I retreated to bed shortly after finishing dinner. However, instead of retiring to my comfortable Peace Corps issued mattress and sturdy mosquito net, I was given a reed mat and a thin sheet to sleep with. Trying my best to fall asleep, I thought about the day’s events. There I was, sleeping in a near-stranger’s house in a tiny village somewhere in Africa surrounded by a language and culture strikingly different from my own. While it’s true that I have been living alone in a small village for over a year now, it seemed surreal to me. Perhaps because there was no real reason for me to be there. Yes, I lived in Chisazima last year with other volunteers and yes, I had found family there, but both were now gone. I didn’t have my American friends, the Peace Corps staff, my counterparts, my homestay family or anyone that even spoke English- let alone cell phone service. I felt vulnerable and small. A tiny speck on the Earth’s grand surface.

Yet, as I considered my delicate position, I realized that I wasn’t as alone as I seemed to be. That day, as word spread of my presence, more than a dozen people trickled in to welcome me back and say hello. Each person that came to greet me was effusive with joy, shaking my hand heartily as their eyes sparkled with excitement. The kids who I used to play with recited the Macarena that I had taught them a year ago and my host mother’s elderly parents joined us for a meal. The day was certainly spotted with awkwardness and uncomfortableness, but it served as a strong reminder of Malawian hospitality and notions of family. My kin had taken me in as one of their own, adjusting their schedule to make sure that I was fed, bathed, entertained, and housed properly. It didn’t matter that I showed up unannounced or that it was Easter- only that we were family.

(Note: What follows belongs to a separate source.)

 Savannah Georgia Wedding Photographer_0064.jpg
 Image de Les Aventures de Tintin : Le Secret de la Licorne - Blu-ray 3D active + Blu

The second thing that I reflected on that night was my recently acquired predilection for uncomfortable situations. While my tall & awkward highschool self wouldn’t buy it, I realized that awkward situations no longer fill me with consternation. Chatting amongst women with their boobs carelessly flopped out of their shirts? Simple. Sitting in silence in a neighbor’s home while everyone in the family stares at you? Cakewalk. Waiting for a meeting to commence in a classroom with two shy kids for an hour? Easy-peazy. Thinking back, I realized that a great proportion of my experiences here in Malawi have been uncomfortable and/or awkward. Yet, I’ve come to embrace them. While my visit to Chisazima wasn’t as romantic an adventure as say, climbing a new mountain with friends, I still considered it a valid undertaking. A small feat in exploring the unknown and stepping outside my comfort zone. Although I yearned for my amayi, the unique  experience led me to once again appreciate Malawian families and embrace vulnerability.